10年、大統領就任時の個人資産は1987年製の愛車WVビートル1台のみ、22万円。以後5年間、大統領時代は官邸には住まず、首都郊外にある妻所有の小さな農場で暮らす。「そんなのがいたら、夜中にパンツ一丁でトイレにも行けない」とバトラーもメイドも措かない。自らハンドルを握り、大統領専用車はほとんど使わない。飛行機は民間航空のエコノミークラスで、国際会議の復路では他国の専用機に便乗することもあった。「ネクタイなんて、首を圧迫する無用なボロ切れ」、「ネクタイは政治家が嘘を吐き出さないためにするものだから必要ない」と頑なにノーネクタイを通した。ご存知、超ボンビー・プレジデント、第40代ウルグアイ大統領=ホセ・ムヒカ氏である。
大統領給与131万円のうち9割を慈善事業と所属政党に寄附し、残りはすべて将来貧しい子供たちを受け入れる農業学校設立資金のために貯金。ちなみにウルグアイの平均年収は60万円、大統領はその2倍ちょっと。日本の平均年収は414万、総理大臣の年収は約5千万。10倍を優に超える。面積は日本の約半分、人口340万で35分の1。だからといってこの差は穏当とはいえまい。しかし小なりとはいえ生活水準は南米第2、社会的自由度では南米第1を誇る。任期中に同性婚と大麻を合法化している。ただ経済面では市場原理主義を批判し、反自由主義政策を採った。
「香港のトップが二流のビジネスホテルに泊まりますか。恥ずかしいでしょう、そういうことであれば。ですから、少し冷静に考えていただいて、無駄なものはもちろん排します。しかし、必要なことは必要です」
超一流ホテルのスィートルームについてのホセ・マスゾ氏の釈明である。大東京のトップたる矜持がある。なるほど、そうだ。しかし
◇私は貧乏ではない。質素なだけです。
貧乏なひととは、少ししかものを持っていない人ではなく、無限の欲があり、いくらあっても満足しない人のことだ。◇
という矜持に比して、なんとみすぼらしいことか。(◇部分は双葉社、佐藤美由紀著『世界でもっとも貧しい大統領 ホセ・ムヒカの言葉』より引用、以下同様)

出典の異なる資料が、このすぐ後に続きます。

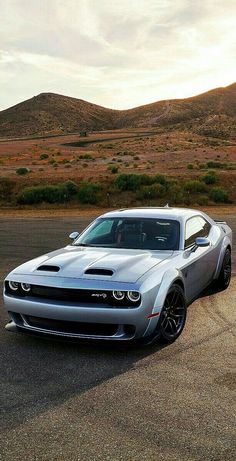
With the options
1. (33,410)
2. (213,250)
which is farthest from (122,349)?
(213,250)

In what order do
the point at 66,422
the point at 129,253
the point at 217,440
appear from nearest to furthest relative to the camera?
the point at 217,440
the point at 66,422
the point at 129,253

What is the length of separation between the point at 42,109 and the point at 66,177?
14449cm

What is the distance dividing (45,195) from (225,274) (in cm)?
2378

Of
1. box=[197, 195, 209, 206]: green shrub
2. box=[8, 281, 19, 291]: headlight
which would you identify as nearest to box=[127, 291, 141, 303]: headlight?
box=[8, 281, 19, 291]: headlight

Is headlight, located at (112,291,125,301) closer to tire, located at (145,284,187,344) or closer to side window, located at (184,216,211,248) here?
tire, located at (145,284,187,344)

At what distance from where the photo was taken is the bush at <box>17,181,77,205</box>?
3073 centimetres

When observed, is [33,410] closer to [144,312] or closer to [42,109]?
[144,312]

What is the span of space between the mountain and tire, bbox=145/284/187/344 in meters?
150

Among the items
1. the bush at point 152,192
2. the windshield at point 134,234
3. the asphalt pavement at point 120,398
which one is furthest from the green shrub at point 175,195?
the asphalt pavement at point 120,398

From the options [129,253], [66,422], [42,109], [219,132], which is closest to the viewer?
[66,422]

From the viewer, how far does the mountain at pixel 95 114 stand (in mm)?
162375

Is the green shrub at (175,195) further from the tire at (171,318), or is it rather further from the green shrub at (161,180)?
the tire at (171,318)

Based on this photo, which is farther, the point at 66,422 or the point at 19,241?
the point at 19,241

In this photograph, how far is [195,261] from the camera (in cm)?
677
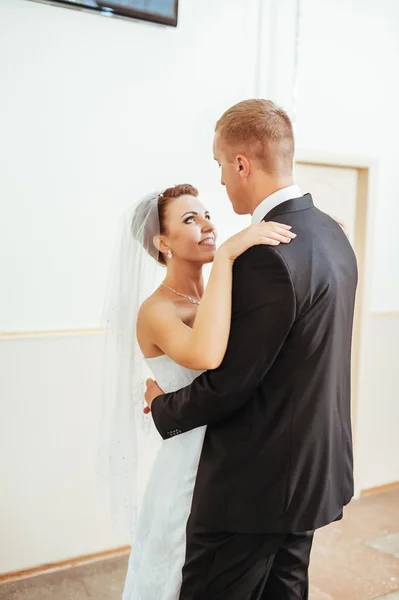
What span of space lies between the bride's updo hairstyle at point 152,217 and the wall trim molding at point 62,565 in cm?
184

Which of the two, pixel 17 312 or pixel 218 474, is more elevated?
pixel 17 312

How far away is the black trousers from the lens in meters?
1.74

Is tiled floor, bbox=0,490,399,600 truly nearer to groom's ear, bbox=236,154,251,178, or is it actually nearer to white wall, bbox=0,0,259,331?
white wall, bbox=0,0,259,331

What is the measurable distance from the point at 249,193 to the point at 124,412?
3.25ft

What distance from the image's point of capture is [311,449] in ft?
5.59

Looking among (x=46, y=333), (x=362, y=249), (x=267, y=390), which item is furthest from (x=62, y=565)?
(x=362, y=249)

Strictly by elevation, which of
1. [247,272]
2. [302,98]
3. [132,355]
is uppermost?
[302,98]

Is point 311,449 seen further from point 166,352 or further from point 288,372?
point 166,352

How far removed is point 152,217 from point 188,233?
0.14m

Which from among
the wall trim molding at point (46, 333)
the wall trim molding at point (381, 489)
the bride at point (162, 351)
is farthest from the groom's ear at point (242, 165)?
the wall trim molding at point (381, 489)

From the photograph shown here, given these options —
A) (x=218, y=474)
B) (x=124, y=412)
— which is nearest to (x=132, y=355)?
(x=124, y=412)

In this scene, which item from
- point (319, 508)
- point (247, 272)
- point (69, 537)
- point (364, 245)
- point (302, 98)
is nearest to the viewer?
point (247, 272)

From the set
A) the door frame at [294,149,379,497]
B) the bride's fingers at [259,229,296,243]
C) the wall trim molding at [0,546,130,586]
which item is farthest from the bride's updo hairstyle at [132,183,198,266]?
the door frame at [294,149,379,497]

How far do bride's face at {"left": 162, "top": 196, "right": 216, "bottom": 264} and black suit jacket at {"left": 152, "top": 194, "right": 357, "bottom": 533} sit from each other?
536mm
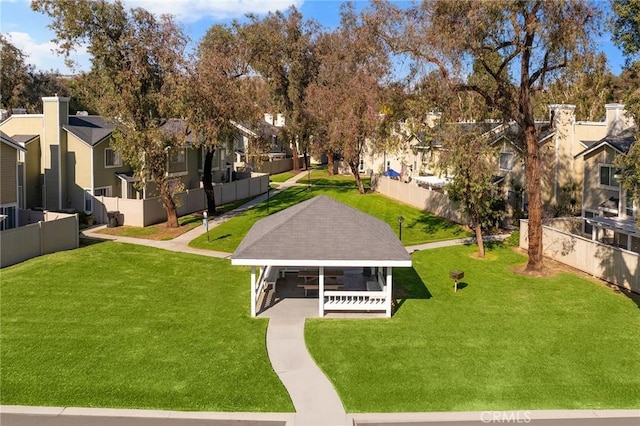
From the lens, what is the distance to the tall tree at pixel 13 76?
68.4 metres

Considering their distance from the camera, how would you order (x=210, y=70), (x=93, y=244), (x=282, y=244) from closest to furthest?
(x=282, y=244) → (x=93, y=244) → (x=210, y=70)

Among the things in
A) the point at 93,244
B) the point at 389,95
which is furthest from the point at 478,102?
the point at 93,244

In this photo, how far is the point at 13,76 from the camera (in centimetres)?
7088

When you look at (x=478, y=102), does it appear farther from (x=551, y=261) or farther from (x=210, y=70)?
(x=210, y=70)

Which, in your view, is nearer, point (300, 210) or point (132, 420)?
point (132, 420)

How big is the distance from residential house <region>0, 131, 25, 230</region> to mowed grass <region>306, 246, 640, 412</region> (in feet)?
66.9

◇我々の前に立つ巨大な危機問題は、環境危機ではありません。政治的な危機問題なのです。現代に至っては、人類が作ったこの大きな勢力をコントロールしきれていません。逆に、人類がこの消費社会にコントロールされているのです。
私たちは発展するために生まれてきているわけではありません。幸せになるためにこの地球にやってきたのです。人生は短いし、すぐ目の前を通り過ぎてしまいます。命よりも高価なものは存在しません。ハイパー消費が世界を壊しているにもかかわらず、高価な商品やライフスタイルのために人生を放り出しているのです。消費が社会のモーターになっている世界では、私たちは消費をひたすら早く、多くしなくてはなりません。消費が止まれば経済が麻痺し、経済が麻痺すれば“不況のお化け”がみんなの前に現れるのです。このハイパー消費を続けるためには、商品の寿命を縮め、できるだけ多く売らなければなりません。ということは、本当なら10万時間持つ電球を作れるのに、1000時間しか持たない電球しか売ってはいけない……。私たちは、そんな社会にいるのです! 長く持つ電球はマーケットに良くないので作ってはいけない。人がもっと働くため、もっと売るために「使い捨ての社会」を続けなければならないのです。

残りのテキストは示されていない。